In other technical comments, Chen and Tung4 claim that our interpretation of the observational results on the relationship between inter-basin redistribution of 300–1,500 m OHC and the surface warming rate is inappropriate. Specifically, they object to the comparison of 300–1,500 m OHC trends during 1998–2012 against the baseline of 1970–2012, and question our analysis that measures heat redistribution with the basin to global heat uptake ratio. We disagree. In light of large uncertainties in OHC observations (Fig. 2), the large increase of global OHC trend during 1998–2012 in the Ishii data is questionable. In the climate model we analysed, changes in 300–1,500 m OHCs of the global, Atlantic and Southern Oceans are dominated by anthropogenic warming and are not unique to the surface warming hiatus period of 1998–2012. This justifies our use of 1970–2012 as the baseline to isolate anthropogenic warming and supports our analysis of heat redistribution to reveal the dominance of the Atlantic and Southern Oceans in subsurface ocean storage of anthropogenic heat.

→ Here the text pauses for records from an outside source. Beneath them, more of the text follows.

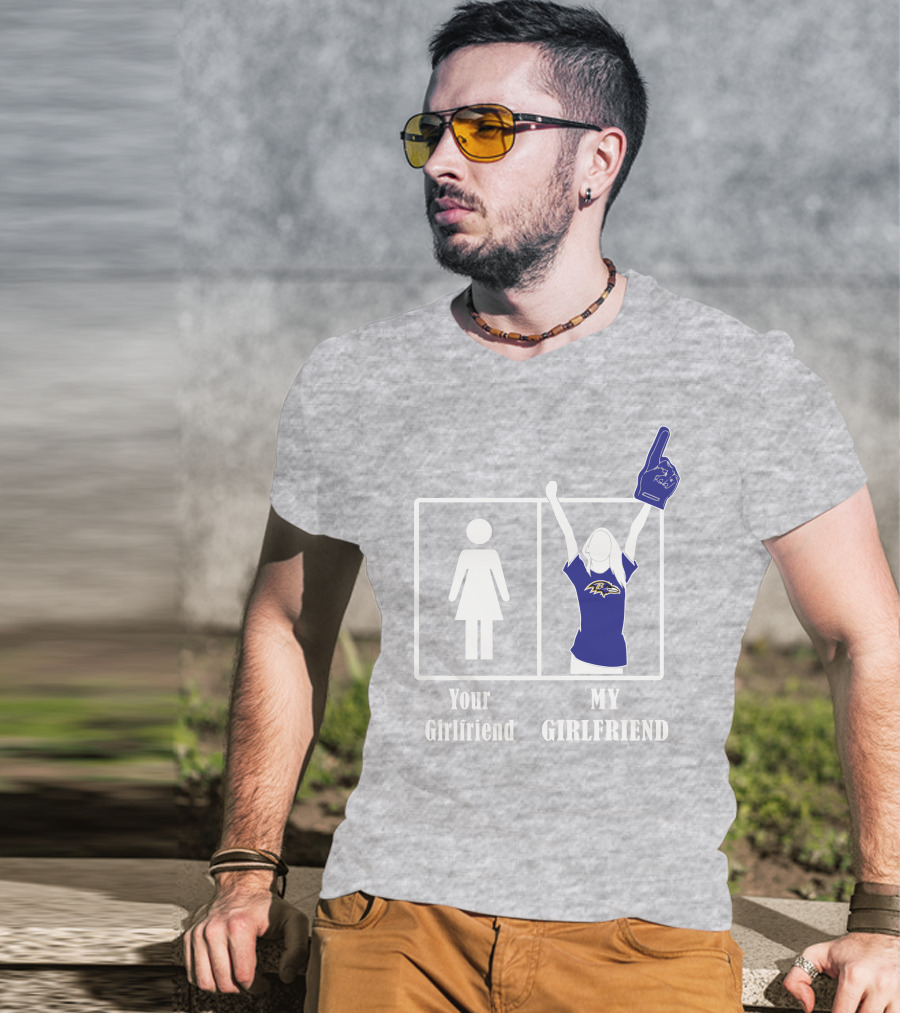 Baltimore Ravens 30 Your Girlfriend My Girlfriend T-Shirt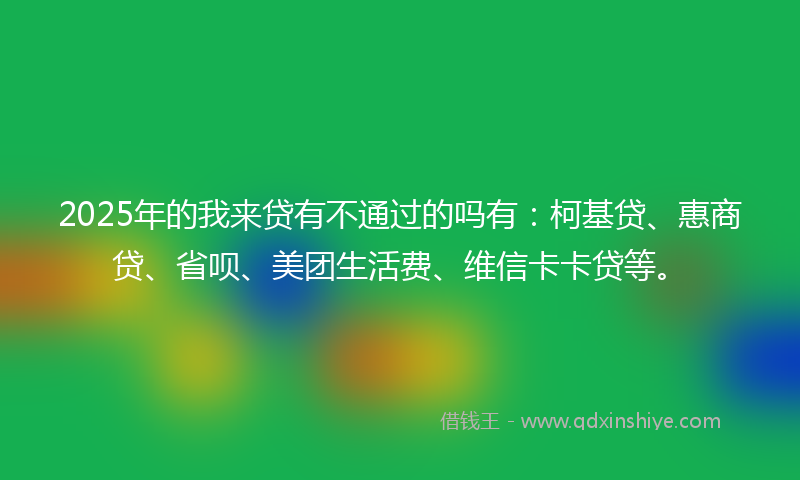 2025年的我来贷有不通过的吗有：柯基贷、惠商贷、省呗、美团生活费、维信卡卡贷等。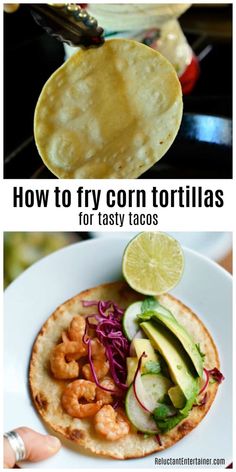 how to fry corn tortillas for easy tacos with shrimp and avocado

Figure 2: 300–1,500m ocean heat content trends.
figure 2

The 15-year running mean 300–1,500 m ocean heat content (OHC) trends in the global oceans, Atlantic, Southern Ocean, Pacific and Indian Ocean from observations: the Ishii (red), EN4 (orange) and ECMWF ORAS4 data (blue), and the CESM simulations: the Hiatus/Surge group (dark green/purple curve for the ensemble mean and light green/plum shading for ±1 s.d. range across ensemble members). Annual mean time series are used in the computation. The year represents the centre of the time period used to calculate the trend.

Methods

Incoming radiation data

The net incoming radiation at the TOA is obtained from the Diagnosing Earth’s Energy Pathways in the Climate system (DEEP-C) reconstructed TOA radiative energy fluxes10,11. This reconstructed data is based on Clouds and the Earth’s Radiant Energy System (CERES) Edition 2.8 product but extended from January 1985 to May 2015. A geodetic weighting is used for accurately estimating the global and hemispheric energy imbalance. The reconstructed data is globally covered with monthly outputs. Information of other data can be found in our original paper1.

Data availability

The DEEP-C reconstructed TOA radiative energy fluxes can be found at http://www.met.reading.ac.uk/~sgs02rpa/research/DEEP-C/GRL/.

Additional information

How to cite this article: Liu, W. et al. Reply to: ‘Correspondence: Variations in ocean heat uptake during the surface warming hiatus’. Nat. Commun. 7:12542 doi: 10.1038/ncomms12542 (2016).